Data:
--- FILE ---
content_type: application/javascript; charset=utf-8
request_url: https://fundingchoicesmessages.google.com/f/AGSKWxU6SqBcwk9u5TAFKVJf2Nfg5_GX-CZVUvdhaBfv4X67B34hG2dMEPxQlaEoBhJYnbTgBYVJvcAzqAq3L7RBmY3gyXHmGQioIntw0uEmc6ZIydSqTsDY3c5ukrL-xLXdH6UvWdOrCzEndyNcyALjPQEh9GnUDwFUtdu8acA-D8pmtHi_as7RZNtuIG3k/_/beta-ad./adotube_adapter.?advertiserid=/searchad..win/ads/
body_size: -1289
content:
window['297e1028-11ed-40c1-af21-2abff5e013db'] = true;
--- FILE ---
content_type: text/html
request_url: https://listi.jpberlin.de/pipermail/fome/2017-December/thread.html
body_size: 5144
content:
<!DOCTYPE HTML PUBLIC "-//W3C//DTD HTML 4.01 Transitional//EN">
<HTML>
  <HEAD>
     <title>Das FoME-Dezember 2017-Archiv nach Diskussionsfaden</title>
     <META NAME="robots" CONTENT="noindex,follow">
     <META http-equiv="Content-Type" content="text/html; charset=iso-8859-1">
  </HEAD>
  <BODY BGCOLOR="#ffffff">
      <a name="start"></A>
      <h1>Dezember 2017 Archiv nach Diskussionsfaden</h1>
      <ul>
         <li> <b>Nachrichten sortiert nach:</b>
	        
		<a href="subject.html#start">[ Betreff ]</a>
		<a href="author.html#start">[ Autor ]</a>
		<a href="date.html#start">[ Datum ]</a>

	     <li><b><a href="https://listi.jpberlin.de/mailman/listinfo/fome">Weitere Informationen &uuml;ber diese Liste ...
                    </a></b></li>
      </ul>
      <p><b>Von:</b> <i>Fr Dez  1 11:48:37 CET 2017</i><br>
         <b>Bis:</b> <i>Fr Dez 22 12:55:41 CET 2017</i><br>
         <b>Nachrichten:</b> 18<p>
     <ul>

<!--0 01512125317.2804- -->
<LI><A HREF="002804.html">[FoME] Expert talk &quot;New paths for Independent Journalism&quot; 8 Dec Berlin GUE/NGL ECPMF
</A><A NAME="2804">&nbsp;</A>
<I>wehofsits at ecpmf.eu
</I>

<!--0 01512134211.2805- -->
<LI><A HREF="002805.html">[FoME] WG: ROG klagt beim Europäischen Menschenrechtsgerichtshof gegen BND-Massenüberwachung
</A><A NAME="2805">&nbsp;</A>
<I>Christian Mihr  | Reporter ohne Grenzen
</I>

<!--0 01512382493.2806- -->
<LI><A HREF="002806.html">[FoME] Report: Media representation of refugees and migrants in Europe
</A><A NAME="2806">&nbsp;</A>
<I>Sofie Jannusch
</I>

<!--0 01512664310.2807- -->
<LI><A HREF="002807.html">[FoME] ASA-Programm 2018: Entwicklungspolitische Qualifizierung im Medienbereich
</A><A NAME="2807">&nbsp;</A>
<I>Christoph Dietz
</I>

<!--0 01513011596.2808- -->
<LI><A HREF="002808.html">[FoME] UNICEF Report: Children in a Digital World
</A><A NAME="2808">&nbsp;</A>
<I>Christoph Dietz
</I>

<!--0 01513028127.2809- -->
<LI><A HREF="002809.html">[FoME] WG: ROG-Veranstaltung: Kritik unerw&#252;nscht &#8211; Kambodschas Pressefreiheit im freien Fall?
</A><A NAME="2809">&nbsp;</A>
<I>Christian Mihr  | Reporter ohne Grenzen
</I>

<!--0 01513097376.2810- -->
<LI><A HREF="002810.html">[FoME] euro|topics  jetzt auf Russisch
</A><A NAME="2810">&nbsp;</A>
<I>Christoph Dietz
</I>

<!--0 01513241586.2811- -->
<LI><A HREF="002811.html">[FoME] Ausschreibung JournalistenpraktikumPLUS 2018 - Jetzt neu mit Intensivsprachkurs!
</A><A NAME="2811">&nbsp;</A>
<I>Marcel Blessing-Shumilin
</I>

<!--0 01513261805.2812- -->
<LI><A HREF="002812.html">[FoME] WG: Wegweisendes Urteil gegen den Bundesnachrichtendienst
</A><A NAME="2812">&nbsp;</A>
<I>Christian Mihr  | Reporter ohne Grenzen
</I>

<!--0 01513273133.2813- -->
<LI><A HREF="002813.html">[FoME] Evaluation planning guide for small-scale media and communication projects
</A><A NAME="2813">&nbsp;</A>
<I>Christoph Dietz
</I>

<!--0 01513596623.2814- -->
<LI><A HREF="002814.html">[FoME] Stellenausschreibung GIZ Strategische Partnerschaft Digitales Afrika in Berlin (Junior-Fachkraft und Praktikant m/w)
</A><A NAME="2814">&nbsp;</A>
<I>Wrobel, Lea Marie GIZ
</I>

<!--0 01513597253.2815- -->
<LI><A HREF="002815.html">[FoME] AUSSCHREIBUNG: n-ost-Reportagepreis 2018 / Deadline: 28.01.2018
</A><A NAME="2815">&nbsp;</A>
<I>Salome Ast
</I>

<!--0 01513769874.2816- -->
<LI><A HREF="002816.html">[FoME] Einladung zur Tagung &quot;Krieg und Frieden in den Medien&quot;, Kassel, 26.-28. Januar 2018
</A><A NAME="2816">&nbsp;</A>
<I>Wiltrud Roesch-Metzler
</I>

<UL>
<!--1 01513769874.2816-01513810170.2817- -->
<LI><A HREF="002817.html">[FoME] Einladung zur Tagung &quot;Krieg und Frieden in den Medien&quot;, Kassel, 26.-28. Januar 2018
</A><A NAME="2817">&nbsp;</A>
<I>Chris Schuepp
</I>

Exercise aim: Exactly as given, repeat every record above.

Final answer:
--- FILE ---
content_type: application/javascript; charset=utf-8
request_url: https://fundingchoicesmessages.google.com/f/AGSKWxU6SqBcwk9u5TAFKVJf2Nfg5_GX-CZVUvdhaBfv4X67B34hG2dMEPxQlaEoBhJYnbTgBYVJvcAzqAq3L7RBmY3gyXHmGQioIntw0uEmc6ZIydSqTsDY3c5ukrL-xLXdH6UvWdOrCzEndyNcyALjPQEh9GnUDwFUtdu8acA-D8pmtHi_as7RZNtuIG3k/_/beta-ad./adotube_adapter.?advertiserid=/searchad..win/ads/
body_size: -1289
content:
window['297e1028-11ed-40c1-af21-2abff5e013db'] = true;
--- FILE ---
content_type: text/html
request_url: https://listi.jpberlin.de/pipermail/fome/2017-December/thread.html
body_size: 5144
content:
<!DOCTYPE HTML PUBLIC "-//W3C//DTD HTML 4.01 Transitional//EN">
<HTML>
  <HEAD>
     <title>Das FoME-Dezember 2017-Archiv nach Diskussionsfaden</title>
     <META NAME="robots" CONTENT="noindex,follow">
     <META http-equiv="Content-Type" content="text/html; charset=iso-8859-1">
  </HEAD>
  <BODY BGCOLOR="#ffffff">
      <a name="start"></A>
      <h1>Dezember 2017 Archiv nach Diskussionsfaden</h1>
      <ul>
         <li> <b>Nachrichten sortiert nach:</b>
	        
		<a href="subject.html#start">[ Betreff ]</a>
		<a href="author.html#start">[ Autor ]</a>
		<a href="date.html#start">[ Datum ]</a>

	     <li><b><a href="https://listi.jpberlin.de/mailman/listinfo/fome">Weitere Informationen &uuml;ber diese Liste ...
                    </a></b></li>
      </ul>
      <p><b>Von:</b> <i>Fr Dez  1 11:48:37 CET 2017</i><br>
         <b>Bis:</b> <i>Fr Dez 22 12:55:41 CET 2017</i><br>
         <b>Nachrichten:</b> 18<p>
     <ul>

<!--0 01512125317.2804- -->
<LI><A HREF="002804.html">[FoME] Expert talk &quot;New paths for Independent Journalism&quot; 8 Dec Berlin GUE/NGL ECPMF
</A><A NAME="2804">&nbsp;</A>
<I>wehofsits at ecpmf.eu
</I>

<!--0 01512134211.2805- -->
<LI><A HREF="002805.html">[FoME] WG: ROG klagt beim Europäischen Menschenrechtsgerichtshof gegen BND-Massenüberwachung
</A><A NAME="2805">&nbsp;</A>
<I>Christian Mihr  | Reporter ohne Grenzen
</I>

<!--0 01512382493.2806- -->
<LI><A HREF="002806.html">[FoME] Report: Media representation of refugees and migrants in Europe
</A><A NAME="2806">&nbsp;</A>
<I>Sofie Jannusch
</I>

<!--0 01512664310.2807- -->
<LI><A HREF="002807.html">[FoME] ASA-Programm 2018: Entwicklungspolitische Qualifizierung im Medienbereich
</A><A NAME="2807">&nbsp;</A>
<I>Christoph Dietz
</I>

<!--0 01513011596.2808- -->
<LI><A HREF="002808.html">[FoME] UNICEF Report: Children in a Digital World
</A><A NAME="2808">&nbsp;</A>
<I>Christoph Dietz
</I>

<!--0 01513028127.2809- -->
<LI><A HREF="002809.html">[FoME] WG: ROG-Veranstaltung: Kritik unerw&#252;nscht &#8211; Kambodschas Pressefreiheit im freien Fall?
</A><A NAME="2809">&nbsp;</A>
<I>Christian Mihr  | Reporter ohne Grenzen
</I>

<!--0 01513097376.2810- -->
<LI><A HREF="002810.html">[FoME] euro|topics  jetzt auf Russisch
</A><A NAME="2810">&nbsp;</A>
<I>Christoph Dietz
</I>

<!--0 01513241586.2811- -->
<LI><A HREF="002811.html">[FoME] Ausschreibung JournalistenpraktikumPLUS 2018 - Jetzt neu mit Intensivsprachkurs!
</A><A NAME="2811">&nbsp;</A>
<I>Marcel Blessing-Shumilin
</I>

<!--0 01513261805.2812- -->
<LI><A HREF="002812.html">[FoME] WG: Wegweisendes Urteil gegen den Bundesnachrichtendienst
</A><A NAME="2812">&nbsp;</A>
<I>Christian Mihr  | Reporter ohne Grenzen
</I>

<!--0 01513273133.2813- -->
<LI><A HREF="002813.html">[FoME] Evaluation planning guide for small-scale media and communication projects
</A><A NAME="2813">&nbsp;</A>
<I>Christoph Dietz
</I>

<!--0 01513596623.2814- -->
<LI><A HREF="002814.html">[FoME] Stellenausschreibung GIZ Strategische Partnerschaft Digitales Afrika in Berlin (Junior-Fachkraft und Praktikant m/w)
</A><A NAME="2814">&nbsp;</A>
<I>Wrobel, Lea Marie GIZ
</I>

<!--0 01513597253.2815- -->
<LI><A HREF="002815.html">[FoME] AUSSCHREIBUNG: n-ost-Reportagepreis 2018 / Deadline: 28.01.2018
</A><A NAME="2815">&nbsp;</A>
<I>Salome Ast
</I>

<!--0 01513769874.2816- -->
<LI><A HREF="002816.html">[FoME] Einladung zur Tagung &quot;Krieg und Frieden in den Medien&quot;, Kassel, 26.-28. Januar 2018
</A><A NAME="2816">&nbsp;</A>
<I>Wiltrud Roesch-Metzler
</I>

<UL>
<!--1 01513769874.2816-01513810170.2817- -->
<LI><A HREF="002817.html">[FoME] Einladung zur Tagung &quot;Krieg und Frieden in den Medien&quot;, Kassel, 26.-28. Januar 2018
</A><A NAME="2817">&nbsp;</A>
<I>Chris Schuepp
</I>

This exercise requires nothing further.